Every day in late summer, thousands of tourists from all over the world come to the United Nations Educational, Scientific and Cultural Organization (UNESCO) World Heritage Site to admire the inspired art works.

Since most of the caves were initially designed for domestic use, they are generally smaller than 25 square meters.

Carbon dioxide exhaled by the legions of visitors is disturbing the temperature and moisture balance of the caves, which is causing discoloration and damaging the frescoes and statues made of earth, wood, straw and mineral pigments.

Other factors causing the art works to be damaged include the sandy environment, wind, floods, rain and occasional earthquakes.

"We hope the grottoes will last forever, but they are changing every minute," says Fan Jinshi, curator of Dunhuang Academy, which was established in the early 1940s,

"If we create digital images of these works and store them appropriately the hope is they could last forever."

Fan came up with the idea in the late 1980s, and since then the academy has been working with various museums and universities, and other organizations, both at home and abroad, to realize the project.

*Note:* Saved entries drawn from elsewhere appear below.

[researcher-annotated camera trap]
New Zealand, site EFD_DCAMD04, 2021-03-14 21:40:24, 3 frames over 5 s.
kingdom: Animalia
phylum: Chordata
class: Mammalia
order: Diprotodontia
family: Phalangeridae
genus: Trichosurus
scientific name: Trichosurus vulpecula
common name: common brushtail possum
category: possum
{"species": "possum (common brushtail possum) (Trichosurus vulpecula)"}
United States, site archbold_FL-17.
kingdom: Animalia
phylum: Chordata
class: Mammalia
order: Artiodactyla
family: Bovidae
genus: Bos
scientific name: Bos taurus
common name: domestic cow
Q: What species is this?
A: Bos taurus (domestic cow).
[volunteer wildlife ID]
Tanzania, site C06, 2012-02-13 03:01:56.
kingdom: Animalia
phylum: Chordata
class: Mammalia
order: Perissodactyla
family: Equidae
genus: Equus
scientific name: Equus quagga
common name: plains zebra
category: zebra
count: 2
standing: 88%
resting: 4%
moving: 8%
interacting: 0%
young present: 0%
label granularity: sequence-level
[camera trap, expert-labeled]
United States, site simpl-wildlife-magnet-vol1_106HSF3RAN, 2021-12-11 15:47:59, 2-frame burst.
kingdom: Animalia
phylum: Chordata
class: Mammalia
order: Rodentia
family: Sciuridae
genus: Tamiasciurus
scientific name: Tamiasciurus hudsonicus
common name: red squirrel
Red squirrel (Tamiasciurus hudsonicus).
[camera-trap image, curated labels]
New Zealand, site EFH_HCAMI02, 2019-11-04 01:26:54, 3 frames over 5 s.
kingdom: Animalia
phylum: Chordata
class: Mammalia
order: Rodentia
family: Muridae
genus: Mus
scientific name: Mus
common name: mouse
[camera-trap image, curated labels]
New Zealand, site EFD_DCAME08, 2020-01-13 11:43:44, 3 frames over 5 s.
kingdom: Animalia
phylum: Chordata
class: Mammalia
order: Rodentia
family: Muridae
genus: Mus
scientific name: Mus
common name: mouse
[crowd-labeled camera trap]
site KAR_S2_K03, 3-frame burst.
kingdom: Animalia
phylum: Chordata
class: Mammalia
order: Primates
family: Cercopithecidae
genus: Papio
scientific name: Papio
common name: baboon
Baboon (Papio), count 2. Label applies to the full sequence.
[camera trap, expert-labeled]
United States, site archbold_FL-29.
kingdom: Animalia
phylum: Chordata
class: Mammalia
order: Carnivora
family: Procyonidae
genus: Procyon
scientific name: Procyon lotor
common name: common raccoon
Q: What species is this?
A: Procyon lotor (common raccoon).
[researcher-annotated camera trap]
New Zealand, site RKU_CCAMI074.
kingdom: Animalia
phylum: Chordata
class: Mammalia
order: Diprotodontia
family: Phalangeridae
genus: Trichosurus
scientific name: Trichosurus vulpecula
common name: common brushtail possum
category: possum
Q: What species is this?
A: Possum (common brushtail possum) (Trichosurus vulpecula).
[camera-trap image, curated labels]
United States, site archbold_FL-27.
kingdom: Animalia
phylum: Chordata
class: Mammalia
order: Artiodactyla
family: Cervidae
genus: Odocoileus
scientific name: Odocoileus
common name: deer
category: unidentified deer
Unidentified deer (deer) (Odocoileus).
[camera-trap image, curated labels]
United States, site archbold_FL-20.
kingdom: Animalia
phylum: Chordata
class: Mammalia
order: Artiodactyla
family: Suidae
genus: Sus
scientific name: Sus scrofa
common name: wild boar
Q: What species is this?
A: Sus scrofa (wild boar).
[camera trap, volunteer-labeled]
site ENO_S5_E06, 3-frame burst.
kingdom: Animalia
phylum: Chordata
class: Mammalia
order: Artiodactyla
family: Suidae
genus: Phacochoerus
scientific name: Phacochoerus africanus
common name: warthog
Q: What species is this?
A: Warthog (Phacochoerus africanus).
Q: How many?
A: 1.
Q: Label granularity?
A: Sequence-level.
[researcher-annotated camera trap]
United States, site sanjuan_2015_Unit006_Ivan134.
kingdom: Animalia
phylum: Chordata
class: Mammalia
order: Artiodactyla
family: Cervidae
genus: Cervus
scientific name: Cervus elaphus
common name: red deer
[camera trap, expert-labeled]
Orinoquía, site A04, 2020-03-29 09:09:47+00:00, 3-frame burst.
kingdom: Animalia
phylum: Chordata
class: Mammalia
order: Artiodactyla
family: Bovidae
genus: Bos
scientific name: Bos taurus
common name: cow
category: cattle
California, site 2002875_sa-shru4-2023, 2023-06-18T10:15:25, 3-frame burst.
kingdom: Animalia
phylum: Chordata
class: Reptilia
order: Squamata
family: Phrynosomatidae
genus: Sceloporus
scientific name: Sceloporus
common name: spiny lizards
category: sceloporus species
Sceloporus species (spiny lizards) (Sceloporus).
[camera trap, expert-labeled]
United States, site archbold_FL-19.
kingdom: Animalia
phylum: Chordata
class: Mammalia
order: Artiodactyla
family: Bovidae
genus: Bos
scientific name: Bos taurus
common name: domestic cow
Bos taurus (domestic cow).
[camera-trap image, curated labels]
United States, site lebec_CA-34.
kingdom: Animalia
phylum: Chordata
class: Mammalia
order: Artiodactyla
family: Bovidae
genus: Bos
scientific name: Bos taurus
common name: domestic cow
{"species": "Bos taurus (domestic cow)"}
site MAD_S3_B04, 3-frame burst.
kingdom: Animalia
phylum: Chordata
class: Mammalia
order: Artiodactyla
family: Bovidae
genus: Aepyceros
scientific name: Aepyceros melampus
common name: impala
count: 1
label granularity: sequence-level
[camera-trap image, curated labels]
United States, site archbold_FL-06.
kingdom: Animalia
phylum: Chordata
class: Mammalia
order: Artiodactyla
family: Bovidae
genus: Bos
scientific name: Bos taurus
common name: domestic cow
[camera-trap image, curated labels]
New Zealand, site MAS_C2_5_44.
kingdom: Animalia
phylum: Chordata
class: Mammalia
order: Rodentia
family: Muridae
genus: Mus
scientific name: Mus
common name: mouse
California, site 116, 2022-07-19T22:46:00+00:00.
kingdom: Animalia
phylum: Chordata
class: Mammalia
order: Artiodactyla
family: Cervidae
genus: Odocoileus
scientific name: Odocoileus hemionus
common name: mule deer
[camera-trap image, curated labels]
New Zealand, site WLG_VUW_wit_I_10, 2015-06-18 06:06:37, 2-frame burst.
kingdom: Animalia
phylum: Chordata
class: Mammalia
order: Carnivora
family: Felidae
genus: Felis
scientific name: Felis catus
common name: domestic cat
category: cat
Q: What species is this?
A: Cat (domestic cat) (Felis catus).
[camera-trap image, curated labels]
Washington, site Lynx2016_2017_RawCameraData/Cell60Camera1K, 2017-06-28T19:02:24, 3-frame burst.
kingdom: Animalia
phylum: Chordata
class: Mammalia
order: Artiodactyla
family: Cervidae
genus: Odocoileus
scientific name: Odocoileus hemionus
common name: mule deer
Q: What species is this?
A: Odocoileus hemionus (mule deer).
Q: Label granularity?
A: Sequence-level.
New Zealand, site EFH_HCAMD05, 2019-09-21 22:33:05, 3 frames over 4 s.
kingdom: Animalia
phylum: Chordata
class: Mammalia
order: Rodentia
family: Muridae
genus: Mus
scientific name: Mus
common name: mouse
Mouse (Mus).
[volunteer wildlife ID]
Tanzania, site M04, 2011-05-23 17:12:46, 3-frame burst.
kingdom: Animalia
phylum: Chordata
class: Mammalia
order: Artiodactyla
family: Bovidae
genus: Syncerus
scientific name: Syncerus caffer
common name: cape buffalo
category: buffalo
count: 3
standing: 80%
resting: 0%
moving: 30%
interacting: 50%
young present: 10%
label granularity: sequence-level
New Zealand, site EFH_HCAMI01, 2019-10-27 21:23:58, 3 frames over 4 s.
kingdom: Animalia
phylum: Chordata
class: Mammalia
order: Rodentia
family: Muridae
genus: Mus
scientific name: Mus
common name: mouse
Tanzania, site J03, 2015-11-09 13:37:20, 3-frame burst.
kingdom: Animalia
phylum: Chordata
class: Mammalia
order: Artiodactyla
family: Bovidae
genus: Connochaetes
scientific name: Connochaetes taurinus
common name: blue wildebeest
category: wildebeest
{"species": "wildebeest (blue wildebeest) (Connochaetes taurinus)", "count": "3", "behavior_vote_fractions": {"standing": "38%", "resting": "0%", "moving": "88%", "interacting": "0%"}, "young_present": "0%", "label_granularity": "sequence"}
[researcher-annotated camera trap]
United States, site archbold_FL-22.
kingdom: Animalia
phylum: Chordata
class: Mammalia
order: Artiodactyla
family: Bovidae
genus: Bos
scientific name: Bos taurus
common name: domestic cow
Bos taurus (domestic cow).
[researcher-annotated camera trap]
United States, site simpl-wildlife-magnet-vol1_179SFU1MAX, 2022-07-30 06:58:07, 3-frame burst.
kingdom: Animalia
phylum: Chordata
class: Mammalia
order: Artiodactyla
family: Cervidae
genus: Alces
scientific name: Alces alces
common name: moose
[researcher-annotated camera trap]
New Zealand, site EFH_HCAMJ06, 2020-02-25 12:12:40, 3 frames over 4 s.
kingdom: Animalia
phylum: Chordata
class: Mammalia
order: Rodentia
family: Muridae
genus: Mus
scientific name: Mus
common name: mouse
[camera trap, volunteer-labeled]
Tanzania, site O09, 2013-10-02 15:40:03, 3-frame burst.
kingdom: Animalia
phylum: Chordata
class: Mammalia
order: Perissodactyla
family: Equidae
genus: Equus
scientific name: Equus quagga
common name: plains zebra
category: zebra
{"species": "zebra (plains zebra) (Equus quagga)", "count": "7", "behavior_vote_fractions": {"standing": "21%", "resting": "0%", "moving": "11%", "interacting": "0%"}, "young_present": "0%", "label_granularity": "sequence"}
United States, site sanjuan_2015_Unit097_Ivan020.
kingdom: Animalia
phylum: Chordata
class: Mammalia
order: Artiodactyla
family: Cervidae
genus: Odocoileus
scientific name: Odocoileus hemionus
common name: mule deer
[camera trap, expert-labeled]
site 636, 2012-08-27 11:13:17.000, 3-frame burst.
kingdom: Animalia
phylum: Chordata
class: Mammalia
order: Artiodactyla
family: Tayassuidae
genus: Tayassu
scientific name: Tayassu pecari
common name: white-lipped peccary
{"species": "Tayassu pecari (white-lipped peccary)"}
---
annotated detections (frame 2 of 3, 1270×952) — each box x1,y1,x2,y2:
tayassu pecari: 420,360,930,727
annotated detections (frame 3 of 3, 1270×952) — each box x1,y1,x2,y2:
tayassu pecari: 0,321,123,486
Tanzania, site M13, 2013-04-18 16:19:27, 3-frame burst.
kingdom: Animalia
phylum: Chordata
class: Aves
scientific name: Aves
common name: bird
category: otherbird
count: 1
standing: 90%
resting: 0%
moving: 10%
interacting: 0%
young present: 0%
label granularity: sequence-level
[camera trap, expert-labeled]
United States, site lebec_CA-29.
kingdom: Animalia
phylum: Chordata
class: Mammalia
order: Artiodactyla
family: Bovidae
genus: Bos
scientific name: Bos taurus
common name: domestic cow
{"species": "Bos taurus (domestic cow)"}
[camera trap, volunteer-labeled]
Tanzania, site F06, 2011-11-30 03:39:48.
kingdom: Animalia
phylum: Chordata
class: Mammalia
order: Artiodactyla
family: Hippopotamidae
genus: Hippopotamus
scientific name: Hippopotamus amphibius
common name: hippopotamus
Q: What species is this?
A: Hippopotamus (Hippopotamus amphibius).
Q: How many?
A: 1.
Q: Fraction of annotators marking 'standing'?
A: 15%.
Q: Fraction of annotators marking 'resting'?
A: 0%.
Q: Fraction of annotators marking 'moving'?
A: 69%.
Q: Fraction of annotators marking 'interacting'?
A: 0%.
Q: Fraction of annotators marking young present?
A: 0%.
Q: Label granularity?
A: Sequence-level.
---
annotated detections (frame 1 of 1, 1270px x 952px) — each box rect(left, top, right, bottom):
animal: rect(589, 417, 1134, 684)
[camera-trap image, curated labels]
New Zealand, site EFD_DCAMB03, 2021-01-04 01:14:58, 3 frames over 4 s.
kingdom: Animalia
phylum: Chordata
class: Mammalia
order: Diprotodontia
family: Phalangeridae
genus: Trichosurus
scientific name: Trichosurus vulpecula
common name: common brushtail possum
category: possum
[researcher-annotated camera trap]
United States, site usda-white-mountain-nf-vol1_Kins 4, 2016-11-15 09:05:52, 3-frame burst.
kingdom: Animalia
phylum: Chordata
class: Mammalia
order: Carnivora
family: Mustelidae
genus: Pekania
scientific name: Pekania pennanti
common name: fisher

From 1998 to 2006, with support from Northwestern University and funds from the Andrew W. Mellon Foundation, a private foundation based in the United States, the academy successfully digitized all the frescoes of 22 caves.

In 2006, when a digital center was established, the academy started digitizing the grottoes independently.

"Digitization in those days mostly meant taking two-dimensional photos of the frescoes," says Sun Zhijun, deputy director of the digital center, adding they started using three-dimensional technology in 2008.

In addition, the academy and Wuhan University have experimented using laser scanning to position and map the frescoes to form three-dimensional images. The results so far have been promising.

Digitization of the statues in their niches, however, proved difficult.

Unlike frescoes, the niches formed for the statues are not flat surfaces and using a traditional camera it is not possible to get a picture where all the elements are in focus.

The breakthrough came after a camera was made by Microsoft Research Asia in 2011 that is custom made for photographing the Mogao Grottoes. It is called the Apsara, after the grottoes' famous "flying fairy" paintings.

The creation of Apsara is part of Microsoft Research Asia's e-Heritage program, which has funded more than 10 research proposals over the past several years.

When shooting objects with complicated depth variations, Apsara can capture many pictures of the same object using different focuses, and then by a process called "focus-stacking", software compiles the images so everything in the final picture is in focus.

It turns out the Aspara is also better at photographing frescoes, as the wall surfaces are not perfectly flat either.

The images produced combine a large format lens and a digital sensor to generate images more than 1 gigapixel (1,000 megapixels) large (commercial digital cameras are capable of producing images less than 160 megapixels).

The Aspara also allows a contrast ratio greater than 1:3,000,000, which is 300 times better than the best displays available today.

That is to say, although the picture is two-dimensional, it is so detailed it looks three-dimensional.

Even better, the camera is no larger than a washing machine and doesn't require specialized lighting conditions.

It takes about 10 minutes to take a picture of a small niche and statue, and a few hours for a mid-sized niche.

"With Apsara we can finally take high-quality digital photos of the niches. It has also improved our work efficiency," Sun says.

"We are hoping we can take high-quality photos of another 60 caves in the following two years."